Sans lui laisser le temps de protester ou de riposter, je m’écarte et m’approche de son oiseau. Je me demande s’il va s’envoler ou m’attaquer alors je ne tente aucune folie et évite les gestes brusques. J’ai vu qu’il avait un sale caractère mais je crois qu’il cherche juste à embêter Deth, un peu comme moi ! Je suis qu’un amas de curiosité actuellement et il me semble que lui aussi. J’ai bien vu que l’Aina l’intriguait mais je ne sais pas définir si c’est le même regard qu’il m’accorde ou si je vais regretter de m’être approchée.

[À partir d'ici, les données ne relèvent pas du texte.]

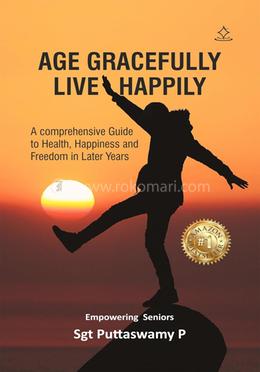 Age Gracefully Live Happily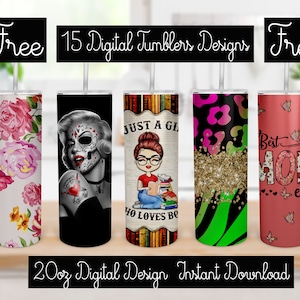 May include: Set of 15 digital designs for 20 ounce tumblers. The designs include floral, skull, book, glitter, and floral with the text "Best Mom Ever".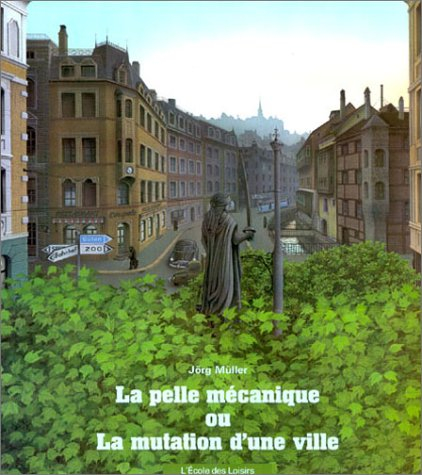 La Pelle mécanique ou la Mutation d'une ville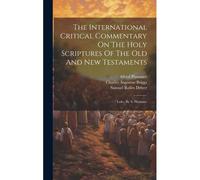 The International Critical Commentary On The Holy Scriptures Of The Old And New Testaments: Luke, By A. Plummer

Pour l’instant, il ne bouge pas et me dévisage avec son air malin. « Eh ! Eh ! Vomito ! Tu crois que je peux le toucher ? Tu crois que je peux monter dessus ? » Non, je ne sais pas pourquoi je chuchote et non, je ne suis pas une enfant de trois ans ! Juste une héléo curieuse, disons ! Il faut dire que je n’ai jamais vu ça auparavant ! La bestiole est magnifique, fière, presque noble ! Je me demande ce qu’elle fiche avec un foutu crapaud comme lui ! D’ailleurs, je me demande aussi ce que je fous avec lui, moi ! Je suis belle, charmante, agréable, douce et lui rustre et malpoli ! Une princesse comme moi mérite mieux qu’un gueux comme lui non ? Mais pour l’instant, j’ai besoin de l’autorisation du gueux pour toucher son animal. Quoi que ? Curieuse et imprudente, je tends la main pour caresser la bestiole. Reste à prier pour qu’elle ne me mange pas.